### WHAT IS EXPECTED
Nothing may differ between your reply and the listing that follows.

### SUPPLIED DATA
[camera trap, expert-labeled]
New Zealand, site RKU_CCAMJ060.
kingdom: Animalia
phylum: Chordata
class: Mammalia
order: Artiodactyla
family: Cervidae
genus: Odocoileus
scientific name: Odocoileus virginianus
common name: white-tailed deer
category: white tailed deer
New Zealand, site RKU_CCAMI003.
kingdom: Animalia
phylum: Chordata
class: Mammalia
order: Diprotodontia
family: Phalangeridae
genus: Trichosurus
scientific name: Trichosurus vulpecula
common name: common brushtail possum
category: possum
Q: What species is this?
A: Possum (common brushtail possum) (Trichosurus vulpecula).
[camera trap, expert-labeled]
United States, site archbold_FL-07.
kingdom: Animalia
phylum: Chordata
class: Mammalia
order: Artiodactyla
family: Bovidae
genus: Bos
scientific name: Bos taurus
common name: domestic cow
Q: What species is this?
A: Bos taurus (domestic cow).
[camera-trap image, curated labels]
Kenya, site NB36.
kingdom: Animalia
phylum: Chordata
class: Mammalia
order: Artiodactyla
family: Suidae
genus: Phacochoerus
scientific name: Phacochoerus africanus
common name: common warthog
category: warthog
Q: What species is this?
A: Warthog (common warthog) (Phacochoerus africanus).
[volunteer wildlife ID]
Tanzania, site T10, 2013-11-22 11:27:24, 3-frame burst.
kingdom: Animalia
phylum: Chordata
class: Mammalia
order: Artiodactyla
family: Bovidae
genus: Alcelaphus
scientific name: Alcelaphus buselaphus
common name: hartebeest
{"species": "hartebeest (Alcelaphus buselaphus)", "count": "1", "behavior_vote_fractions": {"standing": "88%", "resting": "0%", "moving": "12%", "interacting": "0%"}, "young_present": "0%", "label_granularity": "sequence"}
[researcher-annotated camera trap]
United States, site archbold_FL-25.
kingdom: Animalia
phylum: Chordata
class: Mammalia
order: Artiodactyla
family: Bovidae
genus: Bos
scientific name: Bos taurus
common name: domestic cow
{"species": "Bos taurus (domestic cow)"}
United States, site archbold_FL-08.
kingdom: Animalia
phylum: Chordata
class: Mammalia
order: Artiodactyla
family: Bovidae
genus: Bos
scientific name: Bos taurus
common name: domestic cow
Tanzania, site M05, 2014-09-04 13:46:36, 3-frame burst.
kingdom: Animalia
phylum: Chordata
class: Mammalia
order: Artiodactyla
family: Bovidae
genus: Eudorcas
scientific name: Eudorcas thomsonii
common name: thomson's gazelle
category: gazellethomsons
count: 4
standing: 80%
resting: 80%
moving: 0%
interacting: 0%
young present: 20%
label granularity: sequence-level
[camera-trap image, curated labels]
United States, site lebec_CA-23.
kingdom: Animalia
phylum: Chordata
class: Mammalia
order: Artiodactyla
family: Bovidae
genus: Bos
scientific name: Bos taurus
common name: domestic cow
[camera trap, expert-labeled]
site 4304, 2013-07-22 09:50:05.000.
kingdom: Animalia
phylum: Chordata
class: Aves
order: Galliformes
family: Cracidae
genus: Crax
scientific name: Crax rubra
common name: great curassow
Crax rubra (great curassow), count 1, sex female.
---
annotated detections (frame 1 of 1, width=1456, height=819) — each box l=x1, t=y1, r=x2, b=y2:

### TASK SOLUTION
[camera trap, expert-labeled]
New Zealand, site RKU_CCAMJ060.
kingdom: Animalia
phylum: Chordata
class: Mammalia
order: Artiodactyla
family: Cervidae
genus: Odocoileus
scientific name: Odocoileus virginianus
common name: white-tailed deer
category: white tailed deer
New Zealand, site RKU_CCAMI003.
kingdom: Animalia
phylum: Chordata
class: Mammalia
order: Diprotodontia
family: Phalangeridae
genus: Trichosurus
scientific name: Trichosurus vulpecula
common name: common brushtail possum
category: possum
Q: What species is this?
A: Possum (common brushtail possum) (Trichosurus vulpecula).
[camera trap, expert-labeled]
United States, site archbold_FL-07.
kingdom: Animalia
phylum: Chordata
class: Mammalia
order: Artiodactyla
family: Bovidae
genus: Bos
scientific name: Bos taurus
common name: domestic cow
Q: What species is this?
A: Bos taurus (domestic cow).
[camera-trap image, curated labels]
Kenya, site NB36.
kingdom: Animalia
phylum: Chordata
class: Mammalia
order: Artiodactyla
family: Suidae
genus: Phacochoerus
scientific name: Phacochoerus africanus
common name: common warthog
category: warthog
Q: What species is this?
A: Warthog (common warthog) (Phacochoerus africanus).
[volunteer wildlife ID]
Tanzania, site T10, 2013-11-22 11:27:24, 3-frame burst.
kingdom: Animalia
phylum: Chordata
class: Mammalia
order: Artiodactyla
family: Bovidae
genus: Alcelaphus
scientific name: Alcelaphus buselaphus
common name: hartebeest
{"species": "hartebeest (Alcelaphus buselaphus)", "count": "1", "behavior_vote_fractions": {"standing": "88%", "resting": "0%", "moving": "12%", "interacting": "0%"}, "young_present": "0%", "label_granularity": "sequence"}
[researcher-annotated camera trap]
United States, site archbold_FL-25.
kingdom: Animalia
phylum: Chordata
class: Mammalia
order: Artiodactyla
family: Bovidae
genus: Bos
scientific name: Bos taurus
common name: domestic cow
{"species": "Bos taurus (domestic cow)"}
United States, site archbold_FL-08.
kingdom: Animalia
phylum: Chordata
class: Mammalia
order: Artiodactyla
family: Bovidae
genus: Bos
scientific name: Bos taurus
common name: domestic cow
Tanzania, site M05, 2014-09-04 13:46:36, 3-frame burst.
kingdom: Animalia
phylum: Chordata
class: Mammalia
order: Artiodactyla
family: Bovidae
genus: Eudorcas
scientific name: Eudorcas thomsonii
common name: thomson's gazelle
category: gazellethomsons
count: 4
standing: 80%
resting: 80%
moving: 0%
interacting: 0%
young present: 20%
label granularity: sequence-level
[camera-trap image, curated labels]
United States, site lebec_CA-23.
kingdom: Animalia
phylum: Chordata
class: Mammalia
order: Artiodactyla
family: Bovidae
genus: Bos
scientific name: Bos taurus
common name: domestic cow
[camera trap, expert-labeled]
site 4304, 2013-07-22 09:50:05.000.
kingdom: Animalia
phylum: Chordata
class: Aves
order: Galliformes
family: Cracidae
genus: Crax
scientific name: Crax rubra
common name: great curassow
Crax rubra (great curassow), count 1, sex female.
---
annotated detections (frame 1 of 1, width=1456, height=819) — each box l=x1, t=y1, r=x2, b=y2:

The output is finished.